Maybe it would have been beneficial for Willingham's Irish team if Weis gave them a few tips. The one constant of his three-year reign at Notre Dame was a stagnant offense that lacked creativity and imagination. With basically the same personnel as this year, 2004 was not a banner year for the offense. Under the guidance of much-maligned Bill Diedrich, the group averaged 24 points per game and 345 yards per contest (127 rush, 218 pass).
Insert Weis and his supposed offensive "genius" mind. Through three games, the team is averaging nine more points per game and 100 more total yards (162 rush, 284 pass). The numbers are striking. Willingham is even taken aback by the success they've achieved.
"I think their football team has a great offense," Willingham said. "They have guys that can easily get one hundred plus yards rushing in a game. They have a big aggressive offensive line that can really open up some holes and provide a solid protection core. Their receivers are great, but (Rhema) McKnight overall is a really good receiver. When you put that group on the field they are not only good in size but they are quick only.
"I think that they are executing. When you execute on offense, you are able to put points on the board. Right now they are putting a lot of points on the board."
For all the sidestepping by the two coaches, this game has big implications for both teams. For Notre Dame, it is a chance to get back on track after a heart-breaking home-opening loss to Michigan State.

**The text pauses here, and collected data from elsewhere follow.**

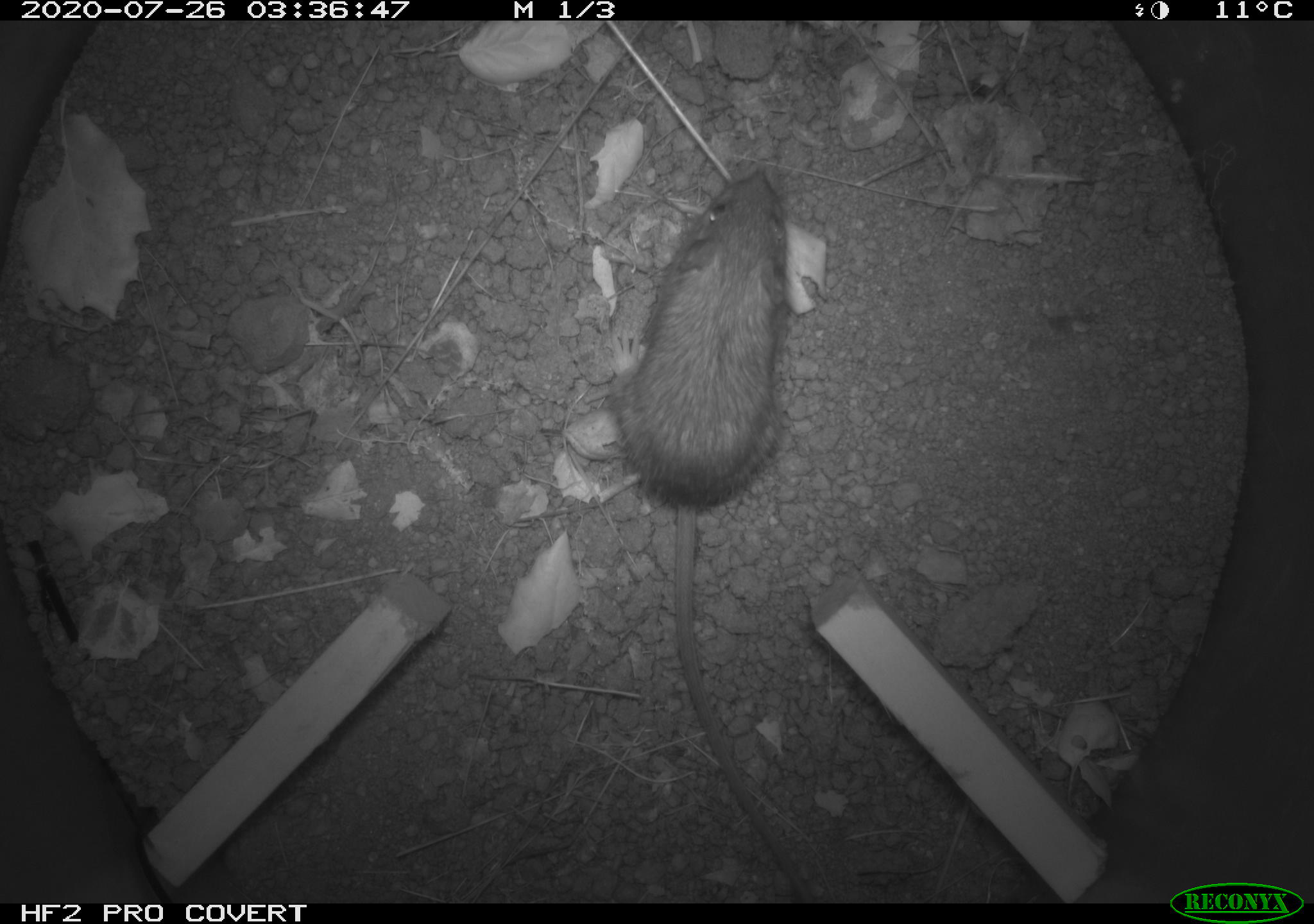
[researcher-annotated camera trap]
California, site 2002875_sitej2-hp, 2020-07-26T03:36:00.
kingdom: Animalia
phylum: Chordata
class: Mammalia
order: Rodentia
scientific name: Rodentia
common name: rodent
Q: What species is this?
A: Rodent (Rodentia).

For Washington, it is a chance to give their head coach, despite what he says, an extremely satisfying win over the university that let him go. In classic Willingham fashion, he refuses to tip his hand.
"There is obviously a lot of attention on this year's game, but it is always going to be all written up with a lot of hype," Willingham said. "When everything is all said and done, the scoreboard is still going to say that it is the Huskies playing against the Irish. Nothing more."